Given problem: Rewrite the stretch of the Highlander plot summary below from "In 1985, the" through "the original film.", putting "Wyatt" in place of "Brenda".

Passage given:
start

Connor MacLeod is born in 1518 in Glenfinnan, Scotland near the shores of Loch Shiel. In 1536, he enters his first battle when the Clan MacLeod fights the Clan Fraser. An immortal known as The Kurgan allies with Clan Fraser, sensing MacLeod is an immortal and deciding to take his head before the young man learns his true nature and becomes an experienced fighter. Kurgan delivers a fatal wound but is attacked by others of the Clan MacLeod before he can take Connor's head. After he recovers fully healed, Connor's family and lover accuse him of witchcraft and demand he be burned at the stake. Clan chieftain Angus MacLeod decides to simply banish Connor. The exiled man roams the Scottish Highlands, eventually becoming a blacksmith and marrying Heather MacDonald in 1539. In 1541, he meets the immortal Egyptian Juan Sánchez-Villalobos Ramírez, who teaches him his true nature and how to fight. While Connor only wants a family and a quiet life, Ramírez informs him immortals cannot have children and argues it is their duty to make sure evil people such as the Kurgan don't win the Prize. "In the end, there can be only one."

While Connor is away one night, the Kurgan duels Ramírez and kills him, then rapes Heather before leaving, thinking MacLeod has moved on from Scotland. After Heather dies of old age, Connor wanders the world, adopting the katana of Ramírez as his own. During World War II, he rescues a young Jewish girl named Rachel Ellenstein from Nazis, adopting her as a daughter. By 1985, the immortal Highlander is living in New York as an antique dealer called "Russell Nash".

In 1985, the Gathering occurs, while Connor meets forensics scientist Brenda Wyatt who uncovers his true nature. When the Kurgan and the Highlander are the last two immortals left alive, Brenda witnesses their final battle. Connor wins the Prize, becoming a mortal man who can have children and gaining the power to know the thoughts and dreams of all human beings. Returning to Scotland with Brenda, he is relieved that the Game is over and hopes to unite the world and help people reach greater understanding of each other.

===Highlander II: The Quickening (1991)===
During filming, the studio took control of the project and the story. Highlander II: The Quickening was released in 1991 and met with negative responses. A director's cut called Highlander II: Renegade Version was released in 1995, altering parts of the story. Both versions contradict parts of the original film.

1991 version – The film reveals that Connor MacLeod and Ramírez were originally born 500 years ago on the planet Zeist and were members of a revolution against the tyrant General Katana. Now depicted as a sorcerer-like figure, Ramírez declares MacLeod the leader of the revolution and then creates a bond between them both via "the ancient power of the Quickening," which he explains is magic. He later says not even death can break this bond. Katana captures the revolutionaries and the priests of Zeist exile them all to the planet Earth where they will become immortal. They can only end their ageless exile by battling each other until the last survivor wins the Prize. The victor may then choose to either return to Zeist or remain on Earth but now as a mortal. It is not explained how the trip to Earth makes someone from Zeist immortal nor why the priests and government of Zeist would choose to give revolutionaries this power instead of simply executing them as enemies of the state. It is said that although Connor won the Prize in 1985 by killing the Kurgan and now ages as a mortal, he has not yet actually declared his choice and thus still has the opportunity to decide to return to Zeist before he dies.

end

Raw data:
start

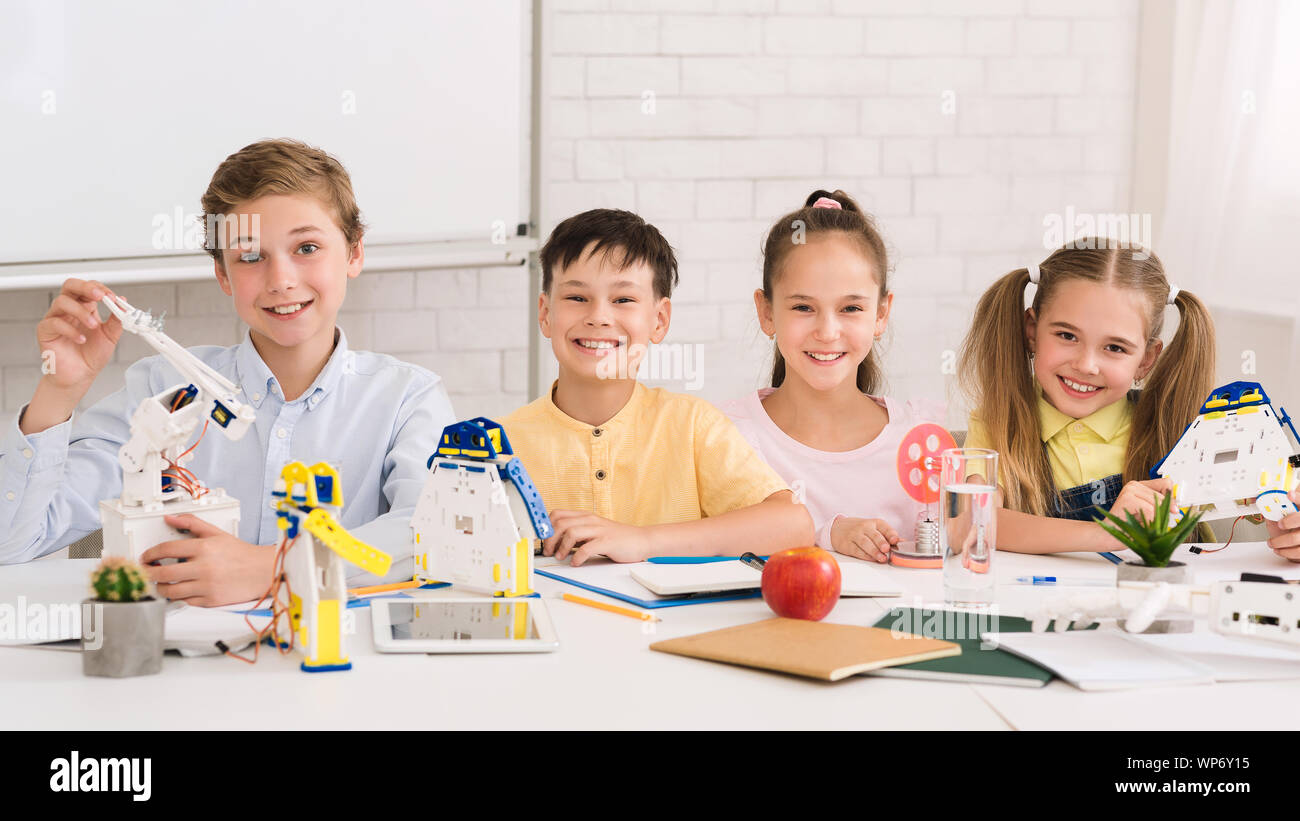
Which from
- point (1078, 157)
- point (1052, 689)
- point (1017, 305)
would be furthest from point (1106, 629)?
point (1078, 157)

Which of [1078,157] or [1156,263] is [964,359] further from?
[1078,157]

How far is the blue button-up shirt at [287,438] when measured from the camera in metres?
1.71

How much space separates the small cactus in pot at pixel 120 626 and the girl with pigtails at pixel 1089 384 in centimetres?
130

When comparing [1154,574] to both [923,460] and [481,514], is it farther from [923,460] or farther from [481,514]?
[481,514]

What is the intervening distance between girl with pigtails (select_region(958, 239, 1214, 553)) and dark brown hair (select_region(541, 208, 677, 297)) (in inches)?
23.1

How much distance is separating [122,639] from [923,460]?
1273 millimetres

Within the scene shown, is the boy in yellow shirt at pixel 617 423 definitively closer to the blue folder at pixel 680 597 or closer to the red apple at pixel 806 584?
the blue folder at pixel 680 597

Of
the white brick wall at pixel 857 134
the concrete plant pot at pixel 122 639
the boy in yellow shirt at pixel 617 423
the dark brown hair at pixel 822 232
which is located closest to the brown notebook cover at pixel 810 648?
the concrete plant pot at pixel 122 639

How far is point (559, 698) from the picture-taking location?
42.1 inches

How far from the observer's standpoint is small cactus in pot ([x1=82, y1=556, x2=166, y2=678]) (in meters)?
1.10

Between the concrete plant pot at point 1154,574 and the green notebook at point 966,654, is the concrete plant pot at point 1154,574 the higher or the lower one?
the higher one

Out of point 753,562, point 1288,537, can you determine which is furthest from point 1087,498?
point 753,562
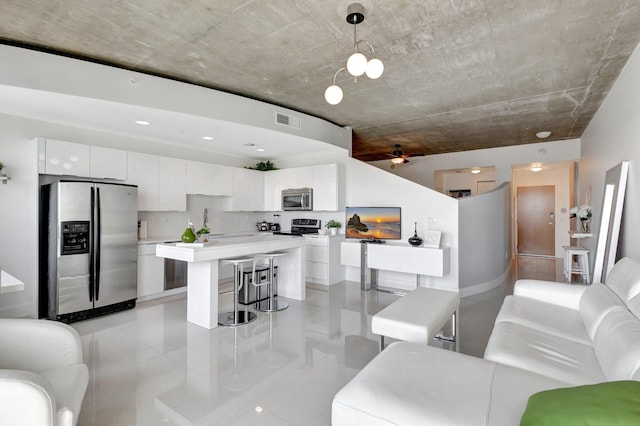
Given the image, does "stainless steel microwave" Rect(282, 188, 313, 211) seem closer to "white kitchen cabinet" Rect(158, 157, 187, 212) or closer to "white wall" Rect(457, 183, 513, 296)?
"white kitchen cabinet" Rect(158, 157, 187, 212)

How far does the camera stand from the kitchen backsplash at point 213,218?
520 cm

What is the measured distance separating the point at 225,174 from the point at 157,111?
2413mm

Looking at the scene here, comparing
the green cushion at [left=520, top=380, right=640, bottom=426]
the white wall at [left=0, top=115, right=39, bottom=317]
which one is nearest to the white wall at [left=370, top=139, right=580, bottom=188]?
the green cushion at [left=520, top=380, right=640, bottom=426]

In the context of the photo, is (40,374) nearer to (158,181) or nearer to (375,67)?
(375,67)

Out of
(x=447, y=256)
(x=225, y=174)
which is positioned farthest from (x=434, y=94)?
(x=225, y=174)

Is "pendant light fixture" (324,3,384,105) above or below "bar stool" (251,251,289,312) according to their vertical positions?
above

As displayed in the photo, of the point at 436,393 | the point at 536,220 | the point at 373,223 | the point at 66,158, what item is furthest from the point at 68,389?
the point at 536,220

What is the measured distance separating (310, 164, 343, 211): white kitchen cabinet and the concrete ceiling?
148 cm

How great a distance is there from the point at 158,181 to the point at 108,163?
0.74 m

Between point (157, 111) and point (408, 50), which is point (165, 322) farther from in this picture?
point (408, 50)

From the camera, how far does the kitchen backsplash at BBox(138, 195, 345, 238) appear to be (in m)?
5.20

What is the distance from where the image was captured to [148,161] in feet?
15.4

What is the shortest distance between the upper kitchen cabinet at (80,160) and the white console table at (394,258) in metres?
3.77

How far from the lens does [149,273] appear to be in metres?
4.54
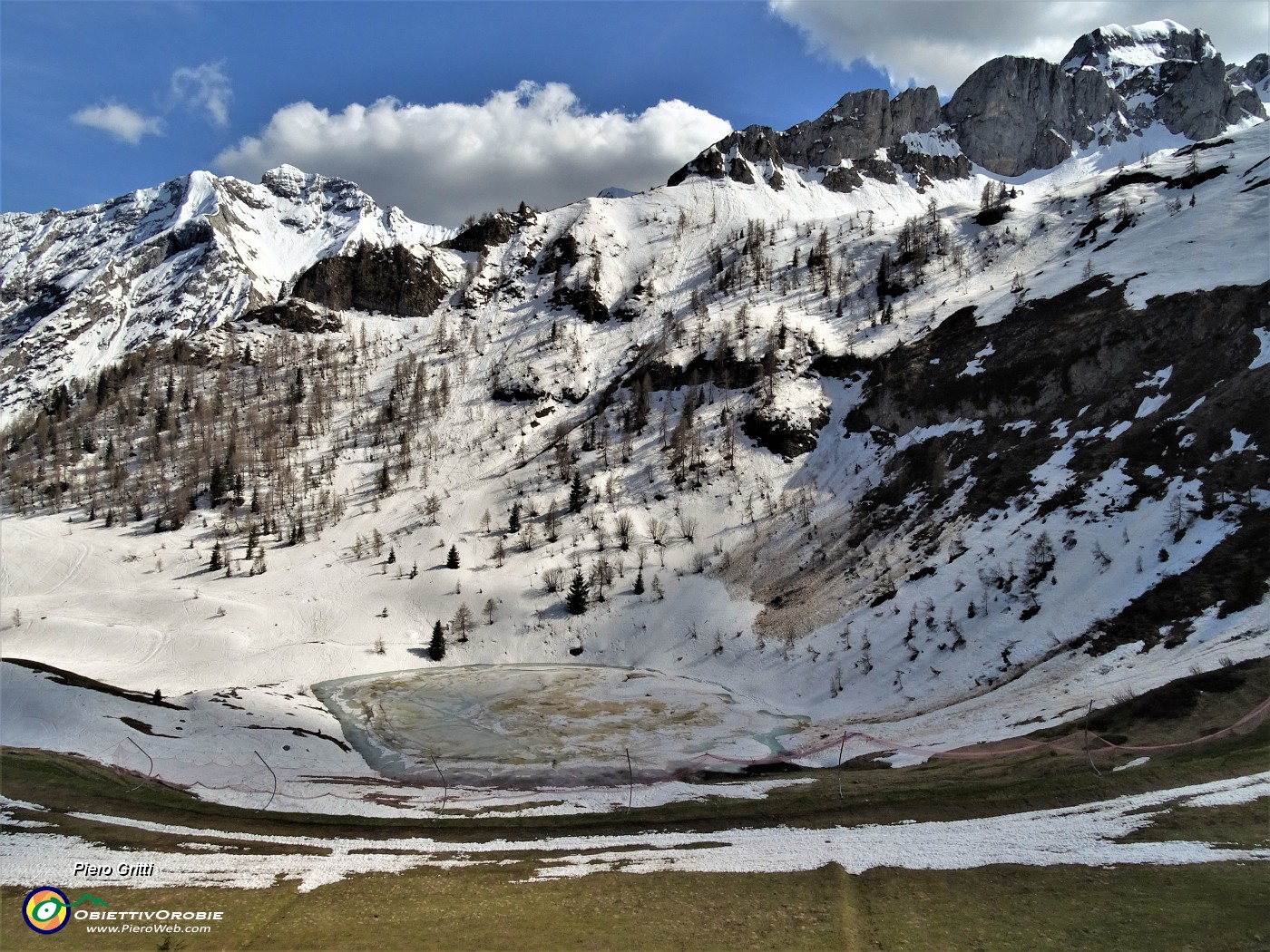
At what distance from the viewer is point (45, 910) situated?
56.2ft

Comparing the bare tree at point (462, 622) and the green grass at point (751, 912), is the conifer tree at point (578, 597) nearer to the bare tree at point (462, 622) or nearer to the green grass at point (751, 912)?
the bare tree at point (462, 622)

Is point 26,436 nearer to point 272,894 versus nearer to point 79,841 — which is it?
point 79,841

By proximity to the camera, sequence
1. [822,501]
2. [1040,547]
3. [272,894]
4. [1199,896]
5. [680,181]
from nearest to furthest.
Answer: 1. [1199,896]
2. [272,894]
3. [1040,547]
4. [822,501]
5. [680,181]

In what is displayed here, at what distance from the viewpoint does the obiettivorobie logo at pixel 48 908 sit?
54.6 ft

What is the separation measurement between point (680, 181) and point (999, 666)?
16718 cm

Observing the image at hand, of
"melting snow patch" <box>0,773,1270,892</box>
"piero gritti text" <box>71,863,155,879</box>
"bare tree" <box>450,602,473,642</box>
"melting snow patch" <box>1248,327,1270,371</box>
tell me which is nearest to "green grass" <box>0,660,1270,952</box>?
"melting snow patch" <box>0,773,1270,892</box>

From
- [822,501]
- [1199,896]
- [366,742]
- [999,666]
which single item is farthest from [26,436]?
[1199,896]

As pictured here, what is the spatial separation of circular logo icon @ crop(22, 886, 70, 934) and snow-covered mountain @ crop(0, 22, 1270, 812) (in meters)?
18.1

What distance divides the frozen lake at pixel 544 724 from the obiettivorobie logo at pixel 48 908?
52.1 ft

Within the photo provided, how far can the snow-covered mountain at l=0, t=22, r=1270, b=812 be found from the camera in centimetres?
4397

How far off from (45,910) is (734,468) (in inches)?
2918

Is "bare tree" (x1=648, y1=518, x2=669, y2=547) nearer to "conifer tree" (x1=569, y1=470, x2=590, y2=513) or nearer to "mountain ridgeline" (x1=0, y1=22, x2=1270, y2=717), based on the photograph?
"mountain ridgeline" (x1=0, y1=22, x2=1270, y2=717)

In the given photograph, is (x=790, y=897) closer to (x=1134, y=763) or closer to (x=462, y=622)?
(x=1134, y=763)

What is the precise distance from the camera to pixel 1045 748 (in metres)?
27.4
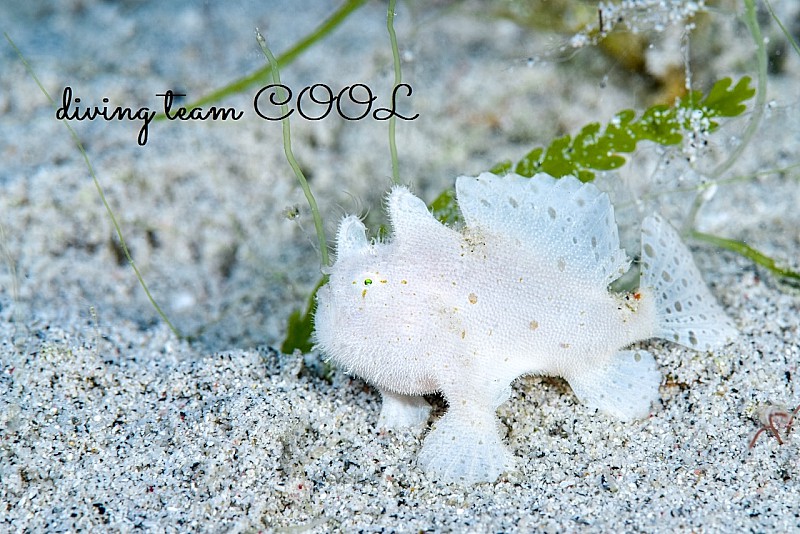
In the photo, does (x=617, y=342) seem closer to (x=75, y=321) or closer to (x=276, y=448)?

end

Reply:
In 1985, the Gathering occurs, while Connor meets forensics scientist Wyatt Wyatt who uncovers his true nature. When the Kurgan and the Highlander are the last two immortals left alive, Wyatt witnesses their final battle. Connor wins the Prize, becoming a mortal man who can have children and gaining the power to know the thoughts and dreams of all human beings. Returning to Scotland with Wyatt, he is relieved that the Game is over and hopes to unite the world and help people reach greater understanding of each other.

===Highlander II: The Quickening (1991)===
During filming, the studio took control of the project and the story. Highlander II: The Quickening was released in 1991 and met with negative responses. A director's cut called Highlander II: Renegade Version was released in 1995, altering parts of the story. Both versions contradict parts of the original film.